REQUIRED TASKS:
1) In one to three sentences, explain why the S-ICD case discussion says the pacemaker was programmed to bipolar pacing.
2) Take the S-ICD case discussion further, beginning right after its final sentence.

PASSAGE:
The S-ICD is compatible with a pacemaker (Boston Scientific, Shanghai, China, pacemakers), which will avoid unipolar pacing in safe mode according to the technical manual for the S-ICD. Moreover, patients requiring permanent pacing and those with a previously implanted functional unipolar pacing system were excluded from S-ICD-related clinical studies [4, 5]. However, several case reports examining the interaction of pacemaker and S-ICD systems have been published. Steinberg et al. [6] demonstrated the feasibility and safety of the addition of an S-ICD to a bipolar epicardial pacemaker system. A case report by Kossidas et al. [7] found that a unipolar epicardial pacing system can be used in combination with an S-ICD, with certain assessment and programming steps. In our case, we found the S-ICD sensed the QRS complex as noise in the primary vector when paced at unipolar 7.5 V at 0.4 ms. One way to overcome this situation is to avoid unipolar pacing at high amplitude. In our postoperative interrogation, the pacemaker was programmed to bipolar pacing. Also, it is recommended to program the pacemaker to bipolar pacing to prevent oversensing.
In our patient, defibrillation testing revealed excellent sensing during ventricular fibrillation, while ventricular fibrillation was not terminated by the first 65-J shock, although the second defibrillation with an 80-J shock succeeded. In a meta-analysis of the cohort of CHD patients in the IDE study and the EFFORTLESS registry, both patients who failed defibrillation testing at 65 J had d-transposition of the great arteries (d-TGA). The total number of patients with d-TGA was six. However, the sample size of the congenital cohort was small, which complicates any assessment of the efficacy of the S-ICD specifically in d-TGA [8]. After atrial switch surgery, the anatomical right ventricle becomes the systemic ventricle, which is similar to the case for our patient. A right parasternal electrode position may not sufficiently include the dilated and shifting to right systemic (right) ventricle in the shock path (Figure 4), which might explain the unsuccessful shock at 65J. Besides, noncompaction of right ventricular myocardium could also be part of the reason (Figure 4C). Further study of defibrillation testing in CHD patients, especially those with ccTGA or d-TGA, will be necessary in the future.

SOURCE INFORMATION:
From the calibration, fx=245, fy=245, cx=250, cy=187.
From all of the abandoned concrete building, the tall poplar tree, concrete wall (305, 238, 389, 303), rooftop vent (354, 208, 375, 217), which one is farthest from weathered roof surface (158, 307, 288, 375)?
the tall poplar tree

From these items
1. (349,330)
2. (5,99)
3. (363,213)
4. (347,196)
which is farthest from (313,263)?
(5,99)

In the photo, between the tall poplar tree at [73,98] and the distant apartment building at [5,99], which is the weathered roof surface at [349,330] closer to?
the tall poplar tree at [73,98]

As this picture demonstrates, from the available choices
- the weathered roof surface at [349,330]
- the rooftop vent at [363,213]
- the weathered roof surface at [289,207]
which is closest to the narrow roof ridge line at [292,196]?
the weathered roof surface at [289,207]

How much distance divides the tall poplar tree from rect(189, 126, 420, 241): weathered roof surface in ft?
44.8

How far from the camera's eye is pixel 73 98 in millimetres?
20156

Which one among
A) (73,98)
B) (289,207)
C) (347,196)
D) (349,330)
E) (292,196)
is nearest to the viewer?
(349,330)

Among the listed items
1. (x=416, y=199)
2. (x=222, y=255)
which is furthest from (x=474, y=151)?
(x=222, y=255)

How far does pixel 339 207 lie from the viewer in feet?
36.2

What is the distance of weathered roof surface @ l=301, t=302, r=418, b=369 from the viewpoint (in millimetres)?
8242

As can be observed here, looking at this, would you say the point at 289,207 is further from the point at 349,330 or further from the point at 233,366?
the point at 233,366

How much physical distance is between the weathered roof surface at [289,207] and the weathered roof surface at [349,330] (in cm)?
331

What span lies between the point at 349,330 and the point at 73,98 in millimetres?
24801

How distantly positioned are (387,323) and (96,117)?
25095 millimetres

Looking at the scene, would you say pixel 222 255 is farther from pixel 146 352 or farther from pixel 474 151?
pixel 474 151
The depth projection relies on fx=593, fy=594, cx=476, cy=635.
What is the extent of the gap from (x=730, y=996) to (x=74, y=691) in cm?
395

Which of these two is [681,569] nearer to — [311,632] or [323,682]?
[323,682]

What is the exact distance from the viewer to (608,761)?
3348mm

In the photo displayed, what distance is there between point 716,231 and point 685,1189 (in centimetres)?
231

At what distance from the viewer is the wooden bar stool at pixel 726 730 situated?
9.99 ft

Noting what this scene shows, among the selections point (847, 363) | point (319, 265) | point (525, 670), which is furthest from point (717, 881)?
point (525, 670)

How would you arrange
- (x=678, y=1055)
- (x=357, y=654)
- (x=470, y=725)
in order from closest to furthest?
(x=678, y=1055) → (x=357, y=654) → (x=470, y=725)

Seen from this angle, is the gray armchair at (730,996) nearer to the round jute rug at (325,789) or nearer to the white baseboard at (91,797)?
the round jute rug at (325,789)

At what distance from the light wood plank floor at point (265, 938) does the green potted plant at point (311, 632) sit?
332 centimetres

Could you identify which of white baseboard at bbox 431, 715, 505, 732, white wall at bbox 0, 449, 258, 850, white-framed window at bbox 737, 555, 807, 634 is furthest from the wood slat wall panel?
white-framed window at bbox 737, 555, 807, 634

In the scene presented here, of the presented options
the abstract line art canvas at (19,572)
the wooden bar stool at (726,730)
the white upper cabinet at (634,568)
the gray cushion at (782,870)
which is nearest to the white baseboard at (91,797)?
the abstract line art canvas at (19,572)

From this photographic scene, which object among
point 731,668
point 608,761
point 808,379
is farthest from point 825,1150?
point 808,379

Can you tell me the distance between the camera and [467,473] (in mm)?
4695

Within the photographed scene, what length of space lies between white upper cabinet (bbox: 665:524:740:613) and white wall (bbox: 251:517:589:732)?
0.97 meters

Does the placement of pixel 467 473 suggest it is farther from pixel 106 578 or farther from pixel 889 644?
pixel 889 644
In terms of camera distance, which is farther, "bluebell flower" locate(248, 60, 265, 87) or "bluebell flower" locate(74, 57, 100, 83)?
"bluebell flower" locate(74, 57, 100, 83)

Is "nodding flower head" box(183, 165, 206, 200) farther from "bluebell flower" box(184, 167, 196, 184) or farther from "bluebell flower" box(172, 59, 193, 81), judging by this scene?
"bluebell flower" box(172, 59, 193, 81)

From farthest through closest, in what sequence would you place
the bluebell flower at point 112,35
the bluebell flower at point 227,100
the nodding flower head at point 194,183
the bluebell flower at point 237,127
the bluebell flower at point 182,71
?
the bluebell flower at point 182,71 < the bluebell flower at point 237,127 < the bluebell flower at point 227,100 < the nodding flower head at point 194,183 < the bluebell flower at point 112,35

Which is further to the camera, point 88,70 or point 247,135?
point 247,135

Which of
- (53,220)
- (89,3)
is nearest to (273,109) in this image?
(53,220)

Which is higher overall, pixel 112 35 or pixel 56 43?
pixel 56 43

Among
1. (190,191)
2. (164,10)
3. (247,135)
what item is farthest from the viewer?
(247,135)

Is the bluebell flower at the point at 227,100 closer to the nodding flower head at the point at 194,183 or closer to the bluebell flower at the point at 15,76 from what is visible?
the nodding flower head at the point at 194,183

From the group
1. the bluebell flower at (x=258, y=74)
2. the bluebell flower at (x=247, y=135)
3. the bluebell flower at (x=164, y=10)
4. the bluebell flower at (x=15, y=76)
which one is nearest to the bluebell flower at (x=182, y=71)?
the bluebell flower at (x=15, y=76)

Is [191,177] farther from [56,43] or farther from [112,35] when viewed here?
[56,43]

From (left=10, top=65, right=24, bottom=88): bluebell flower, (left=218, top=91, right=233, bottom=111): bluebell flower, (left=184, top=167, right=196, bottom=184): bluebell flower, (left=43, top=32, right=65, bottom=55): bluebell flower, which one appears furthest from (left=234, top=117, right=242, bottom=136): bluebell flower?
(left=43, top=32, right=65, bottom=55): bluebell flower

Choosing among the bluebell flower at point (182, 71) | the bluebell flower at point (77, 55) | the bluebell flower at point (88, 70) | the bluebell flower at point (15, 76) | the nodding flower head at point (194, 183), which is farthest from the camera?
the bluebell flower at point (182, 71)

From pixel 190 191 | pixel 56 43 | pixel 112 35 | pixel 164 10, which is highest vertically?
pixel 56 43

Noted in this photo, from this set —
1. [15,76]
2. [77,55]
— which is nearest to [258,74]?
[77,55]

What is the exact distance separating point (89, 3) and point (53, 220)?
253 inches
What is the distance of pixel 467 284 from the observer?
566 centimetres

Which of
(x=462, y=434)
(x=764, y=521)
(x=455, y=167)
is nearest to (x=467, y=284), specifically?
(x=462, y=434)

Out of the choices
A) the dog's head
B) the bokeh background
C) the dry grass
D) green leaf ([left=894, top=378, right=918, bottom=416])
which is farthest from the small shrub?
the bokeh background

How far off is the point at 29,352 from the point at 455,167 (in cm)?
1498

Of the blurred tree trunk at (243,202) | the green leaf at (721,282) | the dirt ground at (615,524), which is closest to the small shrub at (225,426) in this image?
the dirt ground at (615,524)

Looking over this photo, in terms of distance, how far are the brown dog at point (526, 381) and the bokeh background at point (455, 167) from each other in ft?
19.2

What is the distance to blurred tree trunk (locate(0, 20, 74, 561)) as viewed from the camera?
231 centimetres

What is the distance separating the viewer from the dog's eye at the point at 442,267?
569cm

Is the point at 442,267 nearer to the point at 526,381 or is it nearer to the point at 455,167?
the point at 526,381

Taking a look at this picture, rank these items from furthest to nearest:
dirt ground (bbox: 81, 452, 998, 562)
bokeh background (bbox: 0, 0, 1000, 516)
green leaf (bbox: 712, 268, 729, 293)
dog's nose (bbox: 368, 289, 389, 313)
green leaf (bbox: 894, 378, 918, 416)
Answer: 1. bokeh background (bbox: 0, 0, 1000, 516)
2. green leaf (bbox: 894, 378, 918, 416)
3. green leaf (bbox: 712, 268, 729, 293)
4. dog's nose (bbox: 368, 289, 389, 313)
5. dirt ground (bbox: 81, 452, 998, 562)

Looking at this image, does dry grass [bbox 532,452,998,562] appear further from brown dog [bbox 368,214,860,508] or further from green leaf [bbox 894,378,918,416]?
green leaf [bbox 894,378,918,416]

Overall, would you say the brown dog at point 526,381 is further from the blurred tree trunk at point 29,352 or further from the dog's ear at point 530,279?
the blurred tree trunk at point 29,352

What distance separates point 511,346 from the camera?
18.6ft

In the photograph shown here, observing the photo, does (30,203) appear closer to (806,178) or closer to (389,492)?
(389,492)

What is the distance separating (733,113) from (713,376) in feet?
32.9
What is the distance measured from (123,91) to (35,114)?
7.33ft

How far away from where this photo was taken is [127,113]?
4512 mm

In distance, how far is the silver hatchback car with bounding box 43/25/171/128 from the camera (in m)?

ANSWERS TO THE EXERCISE:
1) With unipolar pacing at 7.5 V and 0.4 ms, the S-ICD sensed the QRS complex as noise in the primary vector. Avoiding high-amplitude unipolar pacing overcomes this, and bipolar pacing is recommended to prevent oversensing.

2)
Postoperative Computed Tomography Scans (A–C) and Reconstruction (D) Showing the Pacemaker Leads, the Subcutaneous Implantable Cardioverter-Defibrillator (S-ICD) Lead, and the Structure of the Heart.
Noncompaction of right ventricular myocardium (functional left ventricle) was observed at the apex (C, arrow). *, S-ICD electrode; **, pacemaker leads; ***, left atrioventricular valve.
In this case we reported that an S-ICD system was used in conjunction with a previously placed transvenous DDD pacemaker that provides chronic pacing. Because the S-ICD system avoids the need for transvenous leads, use of this system in young patients with ccTGA and other CHD who require ICD implantation is quite appealing.